Bridging Implicit and Explicit Geometric Transformation for Single-Image View Synthesis
Byeongjun Park, Hyojun Go, Changick Kim
TL;DR
This work tackles the seesaw problem in single-image view synthesis, where preserving reprojected seen content and realistically filling unseen regions are at odds. It introduces a non-autoregressive framework that bridges explicit and implicit geometric transformations via two parallel renderers and a depth-informed GLSA encoder, unified by a transformation similarity loss. The method achieves state-of-the-art performance on RealEstate10K and ACID, with PSNR-vis improvements and the lowest FID, while delivering approximately $\approx 100\times$ faster inference than autoregressive rivals. By combining depth-driven 3D geometry, global-local point-cloud attention, and a balanced renderer collaboration, the approach enables real-time, high-fidelity novel-view synthesis and shows promise for extrapolation tasks beyond single-view setups.
Abstract
Creating novel views from a single image has achieved tremendous strides with advanced autoregressive models, as unseen regions have to be inferred from the visible scene contents. Although recent methods generate high-quality novel views, synthesizing with only one explicit or implicit 3D geometry has a trade-off between two objectives that we call the "seesaw" problem: 1) preserving reprojected contents and 2) completing realistic out-of-view regions.
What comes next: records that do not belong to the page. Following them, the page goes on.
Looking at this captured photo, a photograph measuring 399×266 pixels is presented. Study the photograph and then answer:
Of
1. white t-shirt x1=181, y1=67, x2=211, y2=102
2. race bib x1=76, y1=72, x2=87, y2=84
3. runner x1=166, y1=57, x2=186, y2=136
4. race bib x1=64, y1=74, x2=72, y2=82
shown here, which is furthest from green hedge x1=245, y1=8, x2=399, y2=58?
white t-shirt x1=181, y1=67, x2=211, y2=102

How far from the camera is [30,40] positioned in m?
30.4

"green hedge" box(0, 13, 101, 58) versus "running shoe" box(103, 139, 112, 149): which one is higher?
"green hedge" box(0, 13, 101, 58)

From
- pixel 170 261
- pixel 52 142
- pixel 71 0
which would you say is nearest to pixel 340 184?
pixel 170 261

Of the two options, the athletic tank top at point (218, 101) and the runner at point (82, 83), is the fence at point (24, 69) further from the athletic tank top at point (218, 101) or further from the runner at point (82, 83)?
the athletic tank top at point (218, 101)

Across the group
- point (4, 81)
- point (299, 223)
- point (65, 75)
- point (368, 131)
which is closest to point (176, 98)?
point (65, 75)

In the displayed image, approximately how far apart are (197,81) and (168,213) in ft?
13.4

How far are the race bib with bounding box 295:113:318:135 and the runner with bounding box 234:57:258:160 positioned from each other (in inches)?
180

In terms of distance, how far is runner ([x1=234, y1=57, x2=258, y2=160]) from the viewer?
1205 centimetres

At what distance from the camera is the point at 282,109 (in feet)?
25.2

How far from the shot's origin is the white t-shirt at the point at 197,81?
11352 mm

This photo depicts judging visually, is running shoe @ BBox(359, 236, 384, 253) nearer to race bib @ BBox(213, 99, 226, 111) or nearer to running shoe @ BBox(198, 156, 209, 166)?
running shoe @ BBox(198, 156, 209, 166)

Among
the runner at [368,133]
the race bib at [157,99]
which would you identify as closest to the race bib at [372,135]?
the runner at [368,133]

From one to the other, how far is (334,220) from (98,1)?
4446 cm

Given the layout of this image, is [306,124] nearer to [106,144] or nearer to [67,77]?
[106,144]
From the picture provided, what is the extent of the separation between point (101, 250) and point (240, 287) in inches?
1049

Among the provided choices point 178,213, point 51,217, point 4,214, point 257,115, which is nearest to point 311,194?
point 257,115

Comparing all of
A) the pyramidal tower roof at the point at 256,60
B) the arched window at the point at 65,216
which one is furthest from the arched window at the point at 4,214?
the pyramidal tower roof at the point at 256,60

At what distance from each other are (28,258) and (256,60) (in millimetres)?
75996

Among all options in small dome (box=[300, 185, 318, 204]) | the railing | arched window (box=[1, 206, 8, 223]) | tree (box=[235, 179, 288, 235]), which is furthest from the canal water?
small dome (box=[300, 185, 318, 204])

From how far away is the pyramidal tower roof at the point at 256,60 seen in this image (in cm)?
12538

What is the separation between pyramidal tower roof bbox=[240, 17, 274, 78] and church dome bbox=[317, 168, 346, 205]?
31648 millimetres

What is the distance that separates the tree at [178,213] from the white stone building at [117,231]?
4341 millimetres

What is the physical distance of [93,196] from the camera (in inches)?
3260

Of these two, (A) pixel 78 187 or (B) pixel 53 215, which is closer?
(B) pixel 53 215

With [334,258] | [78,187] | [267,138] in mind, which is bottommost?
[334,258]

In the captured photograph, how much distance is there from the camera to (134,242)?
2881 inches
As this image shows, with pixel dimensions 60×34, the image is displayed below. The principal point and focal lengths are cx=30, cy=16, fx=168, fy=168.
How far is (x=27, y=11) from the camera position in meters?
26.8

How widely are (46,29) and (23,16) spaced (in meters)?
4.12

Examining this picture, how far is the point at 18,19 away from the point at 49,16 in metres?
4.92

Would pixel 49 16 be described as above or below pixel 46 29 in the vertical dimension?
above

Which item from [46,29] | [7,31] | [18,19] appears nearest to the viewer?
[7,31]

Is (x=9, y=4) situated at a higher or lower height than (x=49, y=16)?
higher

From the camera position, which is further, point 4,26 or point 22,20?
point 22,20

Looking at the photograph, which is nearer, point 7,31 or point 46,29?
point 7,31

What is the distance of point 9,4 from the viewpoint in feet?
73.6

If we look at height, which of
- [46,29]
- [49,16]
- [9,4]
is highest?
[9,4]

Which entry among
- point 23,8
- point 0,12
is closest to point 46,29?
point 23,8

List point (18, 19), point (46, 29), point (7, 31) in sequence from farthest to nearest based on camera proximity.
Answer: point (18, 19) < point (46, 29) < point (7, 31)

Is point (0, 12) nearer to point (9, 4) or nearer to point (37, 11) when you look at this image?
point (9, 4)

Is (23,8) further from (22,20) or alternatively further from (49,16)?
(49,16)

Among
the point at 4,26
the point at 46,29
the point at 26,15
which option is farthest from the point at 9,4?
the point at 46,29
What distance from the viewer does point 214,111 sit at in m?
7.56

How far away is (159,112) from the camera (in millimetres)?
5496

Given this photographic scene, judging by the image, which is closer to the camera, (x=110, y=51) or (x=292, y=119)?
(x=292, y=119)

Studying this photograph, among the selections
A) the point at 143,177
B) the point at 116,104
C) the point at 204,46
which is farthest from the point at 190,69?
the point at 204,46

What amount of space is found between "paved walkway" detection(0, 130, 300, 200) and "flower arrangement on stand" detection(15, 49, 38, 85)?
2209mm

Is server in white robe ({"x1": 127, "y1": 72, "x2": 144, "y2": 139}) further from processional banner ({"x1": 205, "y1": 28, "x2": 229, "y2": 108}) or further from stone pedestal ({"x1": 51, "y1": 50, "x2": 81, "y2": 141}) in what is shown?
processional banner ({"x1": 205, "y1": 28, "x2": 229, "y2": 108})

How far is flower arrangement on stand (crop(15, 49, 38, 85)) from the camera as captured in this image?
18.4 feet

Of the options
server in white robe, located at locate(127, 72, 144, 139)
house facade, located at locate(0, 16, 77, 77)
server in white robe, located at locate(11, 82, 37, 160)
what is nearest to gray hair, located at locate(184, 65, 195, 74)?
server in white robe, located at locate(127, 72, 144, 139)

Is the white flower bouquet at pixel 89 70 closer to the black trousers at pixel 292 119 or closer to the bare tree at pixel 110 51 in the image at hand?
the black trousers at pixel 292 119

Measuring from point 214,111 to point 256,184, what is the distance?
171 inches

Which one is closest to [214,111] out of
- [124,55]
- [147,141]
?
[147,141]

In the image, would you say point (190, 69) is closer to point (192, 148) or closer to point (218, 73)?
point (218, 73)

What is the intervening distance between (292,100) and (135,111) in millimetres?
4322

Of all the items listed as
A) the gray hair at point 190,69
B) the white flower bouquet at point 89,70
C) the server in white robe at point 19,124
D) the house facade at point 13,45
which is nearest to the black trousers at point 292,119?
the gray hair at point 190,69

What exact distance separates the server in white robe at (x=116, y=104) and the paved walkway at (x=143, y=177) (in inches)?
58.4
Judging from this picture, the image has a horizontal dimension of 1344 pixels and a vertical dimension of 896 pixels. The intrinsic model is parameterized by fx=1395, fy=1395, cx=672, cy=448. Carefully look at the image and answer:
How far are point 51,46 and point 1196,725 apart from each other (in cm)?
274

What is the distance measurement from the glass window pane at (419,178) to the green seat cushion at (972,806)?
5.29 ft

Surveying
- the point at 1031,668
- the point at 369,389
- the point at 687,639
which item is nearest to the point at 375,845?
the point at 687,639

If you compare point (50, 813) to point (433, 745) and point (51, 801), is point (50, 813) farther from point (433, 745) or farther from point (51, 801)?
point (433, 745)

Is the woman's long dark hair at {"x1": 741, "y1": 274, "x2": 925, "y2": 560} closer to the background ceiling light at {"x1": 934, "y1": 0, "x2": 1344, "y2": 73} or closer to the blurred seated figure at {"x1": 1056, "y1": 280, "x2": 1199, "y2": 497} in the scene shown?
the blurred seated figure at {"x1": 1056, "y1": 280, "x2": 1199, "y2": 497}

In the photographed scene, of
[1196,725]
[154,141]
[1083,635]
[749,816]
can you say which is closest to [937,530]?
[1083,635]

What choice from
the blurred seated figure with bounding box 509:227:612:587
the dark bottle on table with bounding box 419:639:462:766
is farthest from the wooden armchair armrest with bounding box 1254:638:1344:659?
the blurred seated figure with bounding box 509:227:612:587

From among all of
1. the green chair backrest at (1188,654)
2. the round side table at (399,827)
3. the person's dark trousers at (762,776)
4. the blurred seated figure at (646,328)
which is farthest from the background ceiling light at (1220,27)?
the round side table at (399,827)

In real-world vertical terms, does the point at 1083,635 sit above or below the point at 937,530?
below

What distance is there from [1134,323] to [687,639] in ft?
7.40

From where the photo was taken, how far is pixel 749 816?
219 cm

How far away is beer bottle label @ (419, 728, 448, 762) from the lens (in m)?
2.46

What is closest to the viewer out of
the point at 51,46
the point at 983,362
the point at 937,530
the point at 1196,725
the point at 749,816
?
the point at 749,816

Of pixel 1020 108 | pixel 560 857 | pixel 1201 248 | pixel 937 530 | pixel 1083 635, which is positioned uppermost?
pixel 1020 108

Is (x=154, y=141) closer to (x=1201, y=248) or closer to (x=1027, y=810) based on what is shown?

Also, autoregressive models require a considerable computational cost. In this paper, we propose a single-image view synthesis framework for mitigating the seesaw problem while utilizing an efficient non-autoregressive model. Motivated by the characteristics that explicit methods well preserve reprojected pixels and implicit methods complete realistic out-of-view regions, we introduce a loss function to complement two renderers. Our loss function promotes that explicit features improve the reprojected area of implicit features and implicit features improve the out-of-view area of explicit features. With the proposed architecture and loss function, we can alleviate the seesaw problem, outperforming autoregressive-based state-of-the-art methods and generating an image $\approx$100 times faster. We validate the efficiency and effectiveness of our method with experiments on RealEstate10K and ACID datasets.